Comparing 3D Print Technologies

One of the great things about 3D printing is that you've got options, whether you're planning to buy a 3D printer or have a prototype, logo or another project printed for you. See our guide FDM vs SLA vs. SLS Printing for comprehensive comparisons. Here is an overview:

SLS vs FDM: FDM printing, or Fused deposition printing, is also called fused filament fabrication, or FFF. This is a diagram of an FDM printer.

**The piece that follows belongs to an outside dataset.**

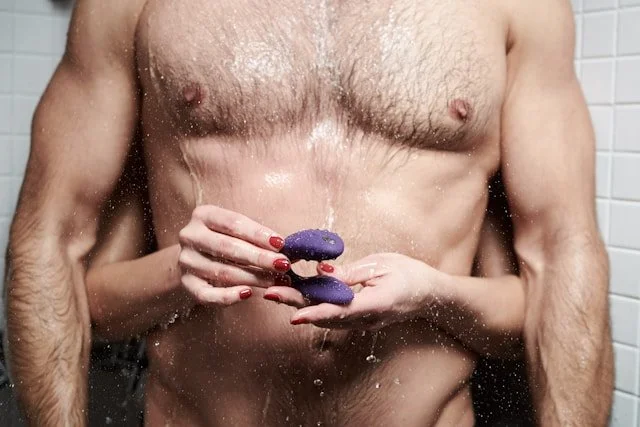 What types of male masturbators are there?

The material used in FDM additive manufacturing is solid rather than powder. It is heated as it passes through a printer head, and the molten material is deposited layer upon layer to form the piece. No lasers are used as in SLS. While FDM is cheaper, the layering is also more obvious. FDM requires the printing of support structures; none are needed for SLS because the un-sintered powder in the build bed support the piece as it is built.

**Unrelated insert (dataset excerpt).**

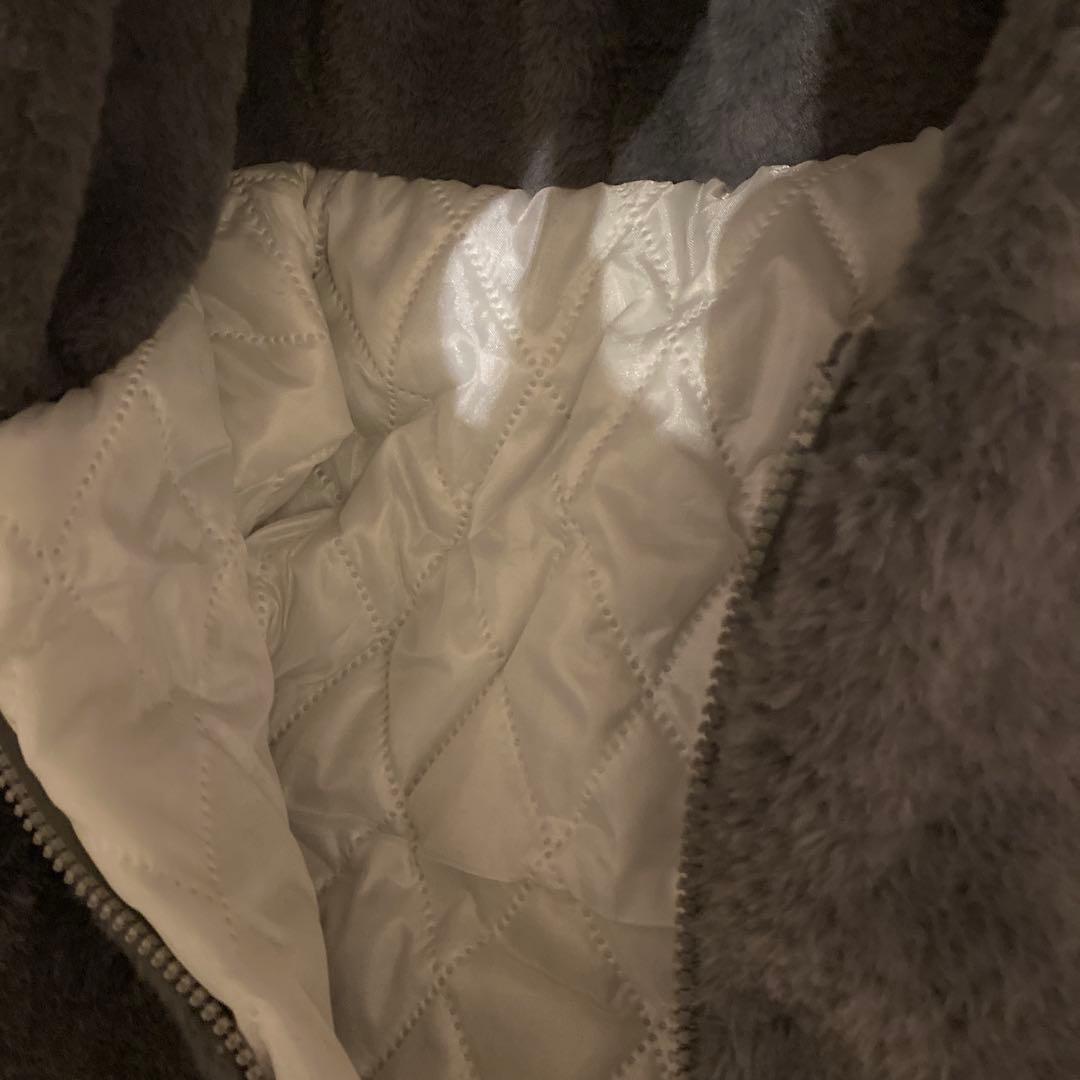 CHANELもこもこパーカーアウターグレー ノベルティ - メルカリ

SLS vs SLA: SLA printing, or Stereolithography, is a 3D printing technology like SLS in that both processes use lasers.

In SLS, the CO2 lasers fuse powdered particles of metal, plastic, ceramic composites and other materials to build objects on a platform. The UV light lasers employed in SLA printing are directed at a vat of liquefied polymer, as shown in the diagram where a shoe is emerging from the build platform immersed in the vat. The laser above is curing the liquid into solid one layer at a time.

SLS vs PolyJet: PolyJet 3D printing is a proprietary type of liquefied polymer printing. However, instead of being stored in a vat as in SLA, the polymer is stored in a print head and cured by UV light as the material is deposited. Similarities between these technologies include a stationary build platform with an overhead component that moves on X and Y axes. PolyJet printing requires the printing of support structures; SLS does not.

How to Design for Selective Laser Sintering Printing

When designing for an SLS print project, these tips will help you achieve success.

• Consider designing in ribs that will provide improved stability in flat surfaces, while support struts are helpful too
• Avoid thick cross sections
• Hole bosses improve strength, stability and accuracy
• Rounding corners reduces stress
• Maintain uniform wall thickness between 0.06" and 0.15" to reduce the risk of curl and warping (which can also be reduced with ribbing)

The Future of SLS 3D Printing

Because of its many uses, selective layer sintering demand is expected to continue to be strong in the foreseeable future. Another factor making it the go-to choice for many prototyping and low-volume manufacturing is the availability of glass-filled and aluminum-filled materials that improve performance and machinability, are smoother and look better too.